START Data shown

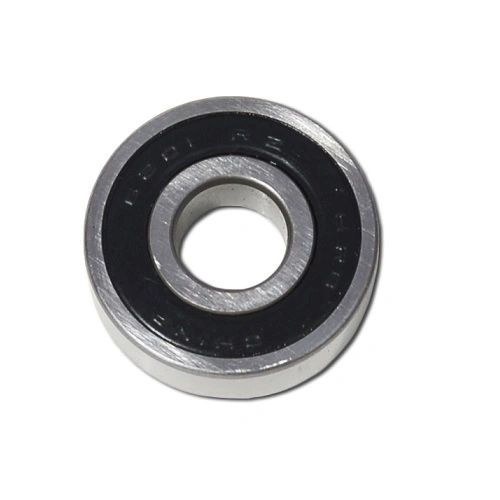 <>STIHL CLUTCH DRUM-PULLEY BEARING FOR TS400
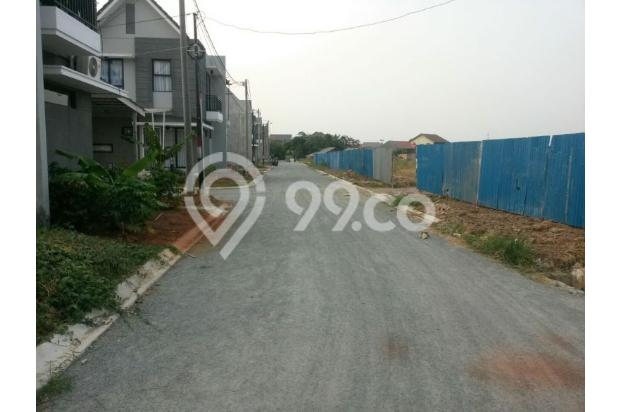 rumah asri dan nyaman dikawasan karawang 15893343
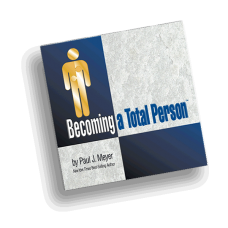 Becoming a Total Person™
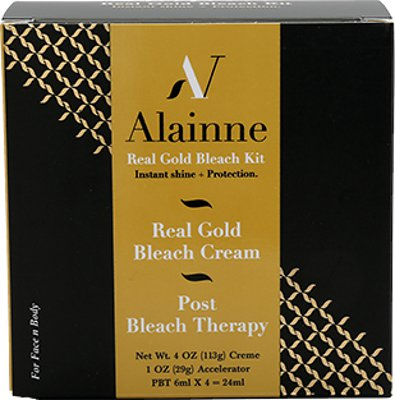 Alainne Real Gold Bleach Kit (Instant Shine + Protection) For Face & Body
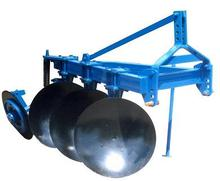 disc plough for walking tractor made in China
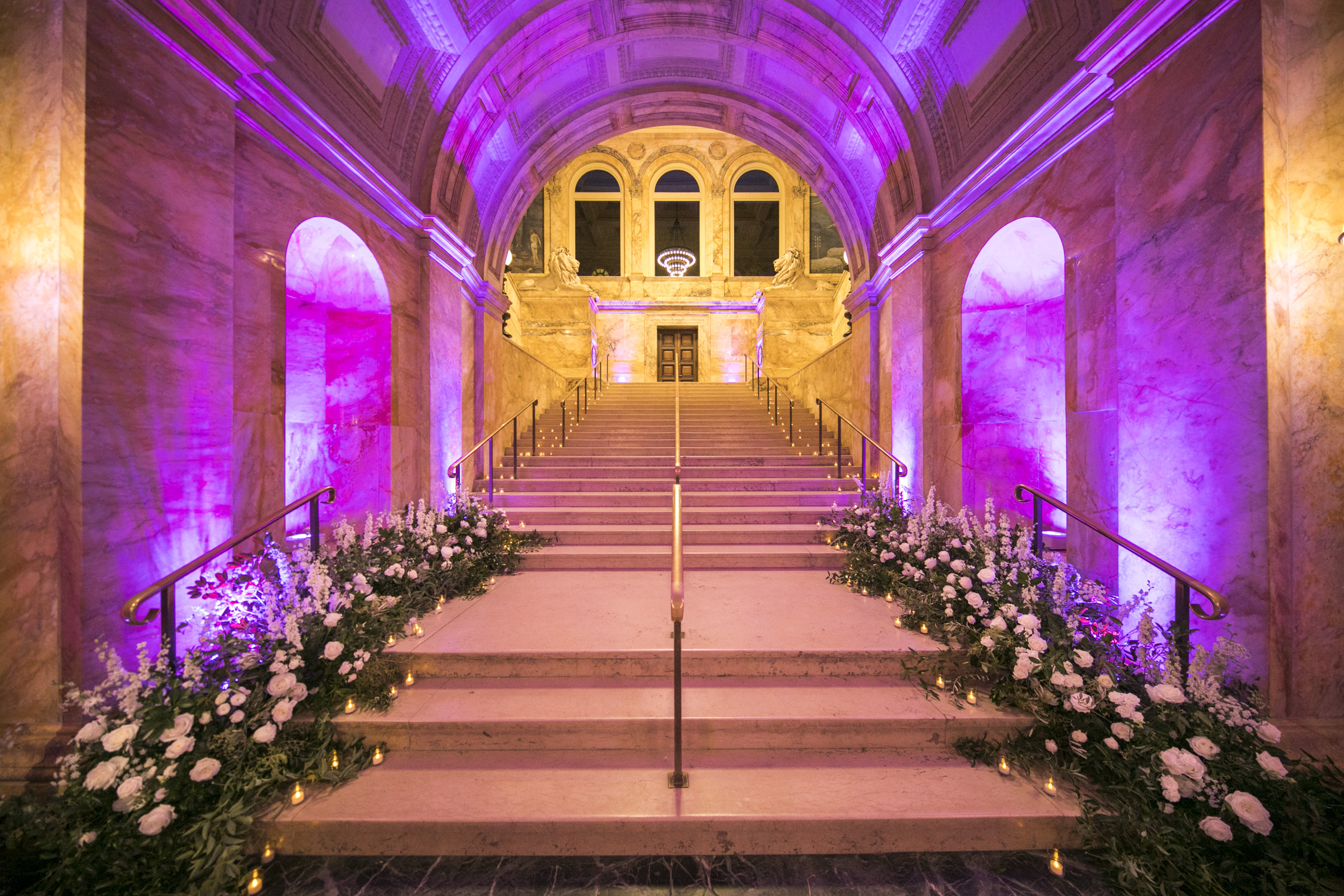 Boston Public Library Dramatic Archway Lighting Port Lighting Systems Rafanelli Events.jpg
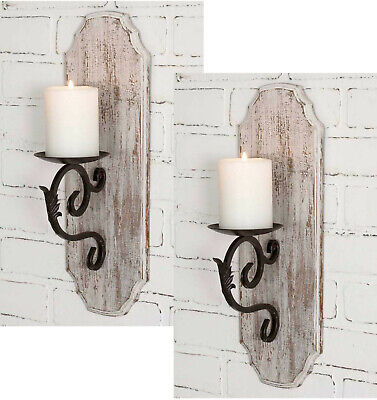 Rustic White Wood Iron Sconce Pillar Candle Holders 2pc Set FARMHOUSE DECOR New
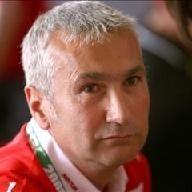 Superbike - Ducati: Davide Tardozzi quitte le navire !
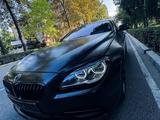 BMW 650 2016 года за 19 200 000 тг. в Бишкек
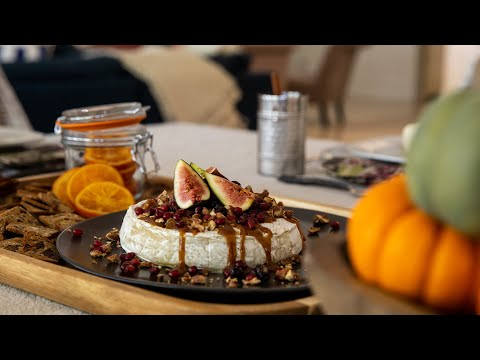 Cranberry Pecan Baked Brie With A Honey-Maple Glaze - Fall Thanksgiving Recipe
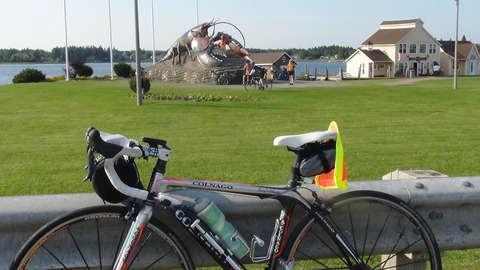 カナダ サイクルツーリング(9)Day 7, Moncton to Murray Beach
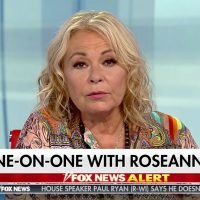 Roseanne Barr Speaks Out in First TV Interview Since Roseanne Firing: 'It Cost Me Everything, My Life's Work'
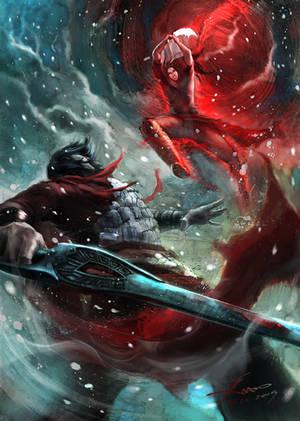Storm Rider 1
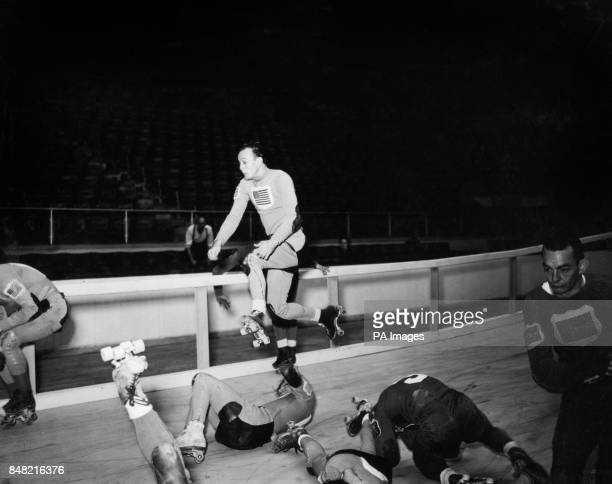 Carnage on the course as an American rollerskater attempts to jump over stricken teammates and European competitors Later that evening a 3000 mile...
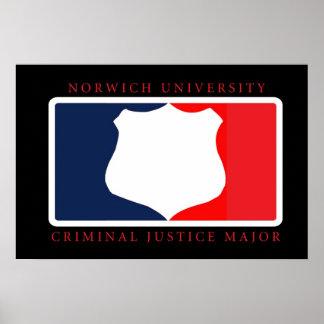Criminal Justice Major Print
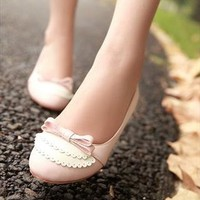 lovely sides bowtie flats from Bright91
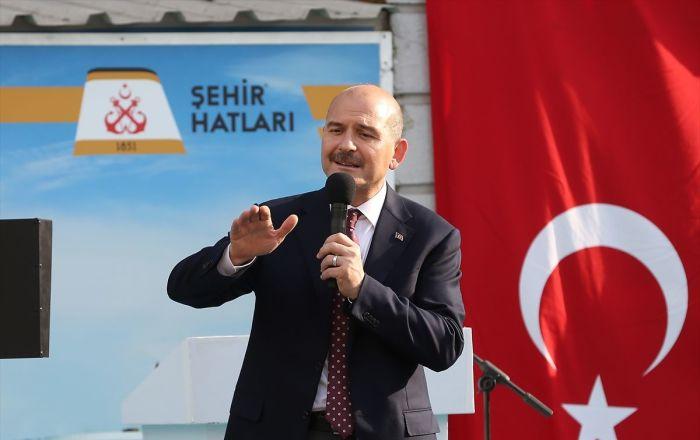 Soylu: Gezi ruhunu 23 Haziran'da İstanbul'da iktidar yapmak istiyorlar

END Data shown

> What you will do: Copy only what runs above from the line containing "Storm Rider 1" through the line containing "lovely sides bowtie flats from Bright91", exactly. Leave out the pictures.

> Exercise answer:
Storm Rider 1
 Carnage on the course as an American rollerskater attempts to jump over stricken teammates and European competitors Later that evening a 3000 mile...
Criminal Justice Major Print
 lovely sides bowtie flats from Bright91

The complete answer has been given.